Under the circumstances and when Iran’s international banking and trade is struggling “due to lack of cooperation of foreign banks, it would be better to give exporters a freer hand in repatriating their overseas earnings.”
In his opinion “If the government insists on repatriating currency earnings in cash it should first create the proper grounds.”
Based on rules announced by the CBI in mid-May, according to Financial Tribune, exporters of non-petrochemical goods are obliged to sell at least 50% of their earnings on Nima (Persian acronym for integrated forex deal system) and 20% in cash to money changers. The balance can be used for importing goods either by the exporting firm or any other third party.
Petrochemical companies must bring back a minimum of 60% of their forex earnings and sell it via the Nima system.
Nima is the platform where exporters sell their currency earnings to companies importing non-essential goods.
Referring to the available data, Pourqazi recalled that Iraq and Afghanistan are the Iran’s key export destinations. He criticized the CBI for failing to set up a robust, responsible and efficient financial channel for returning export earnings from the two neighbors.
According to the latest report released by the Islamic Republic of Iran Customs Administration, Iraq was Iran's second biggest export destination after China.
The neighboring Arab state imported 18.3 million tons of non-oil goods from Iran during the 11 months to Feb. 19.
Iran’s exports to Iraq mainly included liquefied natural gas, mineral oils, detergents and tomatoes.
Iranian merchants traded 2.79 million tons of non-oil commodities worth $1.43 billion with Afghanistan during first half of the previous fiscal (March, 2018-19). Afghanistan was Iran’s fourth major export destination during the period.
It needs mention that the rates quoted for foreign currency in Nima are not real and it wouldn’t be fair to “ask exporters buy raw materials for their manufacturing units at the open market rate while expecting them to sell their export earnings at the lower Nima rate,” Pourqazi said echoing the stance of a large number of businesses involved in exports.
On the provisions of the new directives that allows exporting companies to use 30% of their earnings for importing goods, he said the incentive is simply not effective because exporters of industrial products need more than the government-restricted amount to import raw materials.

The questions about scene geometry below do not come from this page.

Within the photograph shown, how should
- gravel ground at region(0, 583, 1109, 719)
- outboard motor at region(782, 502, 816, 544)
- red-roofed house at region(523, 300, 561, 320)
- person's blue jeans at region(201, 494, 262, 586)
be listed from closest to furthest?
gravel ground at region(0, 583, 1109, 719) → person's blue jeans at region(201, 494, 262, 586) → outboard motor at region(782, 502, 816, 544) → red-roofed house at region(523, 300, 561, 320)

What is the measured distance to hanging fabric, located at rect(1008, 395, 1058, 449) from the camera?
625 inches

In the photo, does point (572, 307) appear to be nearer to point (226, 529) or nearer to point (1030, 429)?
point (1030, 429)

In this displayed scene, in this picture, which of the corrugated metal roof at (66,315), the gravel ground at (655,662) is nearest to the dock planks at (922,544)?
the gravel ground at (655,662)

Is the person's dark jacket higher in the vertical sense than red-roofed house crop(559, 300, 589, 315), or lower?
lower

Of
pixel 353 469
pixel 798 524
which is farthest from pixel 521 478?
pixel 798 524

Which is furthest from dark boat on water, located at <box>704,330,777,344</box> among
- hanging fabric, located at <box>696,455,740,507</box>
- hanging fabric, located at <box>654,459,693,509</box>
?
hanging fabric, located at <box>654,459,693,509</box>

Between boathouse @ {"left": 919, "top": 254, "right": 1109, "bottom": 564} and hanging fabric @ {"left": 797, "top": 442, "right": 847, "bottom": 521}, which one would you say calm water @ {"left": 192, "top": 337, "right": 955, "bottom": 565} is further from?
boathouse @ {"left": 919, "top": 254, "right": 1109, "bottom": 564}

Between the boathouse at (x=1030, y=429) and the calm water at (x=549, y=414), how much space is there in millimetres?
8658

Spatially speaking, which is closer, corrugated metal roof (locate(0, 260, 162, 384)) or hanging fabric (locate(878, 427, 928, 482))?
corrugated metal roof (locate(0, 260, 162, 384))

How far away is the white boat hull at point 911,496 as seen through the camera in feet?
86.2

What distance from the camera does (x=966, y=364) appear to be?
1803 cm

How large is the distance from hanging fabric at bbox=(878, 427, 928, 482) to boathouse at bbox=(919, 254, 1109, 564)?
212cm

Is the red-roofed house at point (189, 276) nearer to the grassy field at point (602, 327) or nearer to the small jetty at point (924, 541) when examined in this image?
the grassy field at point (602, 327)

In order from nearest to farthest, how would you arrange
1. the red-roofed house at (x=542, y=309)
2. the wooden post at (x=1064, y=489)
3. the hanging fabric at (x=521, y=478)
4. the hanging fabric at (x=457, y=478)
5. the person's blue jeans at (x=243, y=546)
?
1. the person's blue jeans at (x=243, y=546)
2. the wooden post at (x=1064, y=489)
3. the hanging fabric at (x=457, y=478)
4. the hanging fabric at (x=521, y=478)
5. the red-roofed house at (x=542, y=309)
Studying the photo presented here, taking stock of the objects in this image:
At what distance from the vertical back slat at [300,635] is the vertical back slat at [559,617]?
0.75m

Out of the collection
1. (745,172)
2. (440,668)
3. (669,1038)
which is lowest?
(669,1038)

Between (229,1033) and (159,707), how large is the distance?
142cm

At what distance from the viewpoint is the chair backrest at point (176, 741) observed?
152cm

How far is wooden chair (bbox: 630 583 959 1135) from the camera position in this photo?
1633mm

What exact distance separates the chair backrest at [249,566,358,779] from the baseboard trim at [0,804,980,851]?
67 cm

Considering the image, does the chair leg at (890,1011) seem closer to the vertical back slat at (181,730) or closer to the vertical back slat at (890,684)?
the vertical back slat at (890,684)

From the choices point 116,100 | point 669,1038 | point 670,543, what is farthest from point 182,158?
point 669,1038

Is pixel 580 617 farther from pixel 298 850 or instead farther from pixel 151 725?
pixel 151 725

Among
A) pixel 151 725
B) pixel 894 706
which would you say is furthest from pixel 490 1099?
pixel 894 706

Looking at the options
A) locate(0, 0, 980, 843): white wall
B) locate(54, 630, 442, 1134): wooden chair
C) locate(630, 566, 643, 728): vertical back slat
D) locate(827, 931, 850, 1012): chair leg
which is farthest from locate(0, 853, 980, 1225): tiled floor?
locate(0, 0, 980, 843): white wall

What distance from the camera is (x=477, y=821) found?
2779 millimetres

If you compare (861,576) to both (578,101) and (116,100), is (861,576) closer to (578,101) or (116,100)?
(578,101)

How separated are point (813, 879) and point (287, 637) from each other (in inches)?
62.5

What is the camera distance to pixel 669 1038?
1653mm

Currency rates at Nima are lower than the open market. Each USD sells for about 100,000 rials in the Nima system when in the open market it sells for 140,000.
According to present rules, export earnings should be returned via one of the following ways: selling currency on Nima, cash transfers through hawalah, selling to bureaux exchanges, and using it to import goods and machinery either by the exporting company itself or any other third party.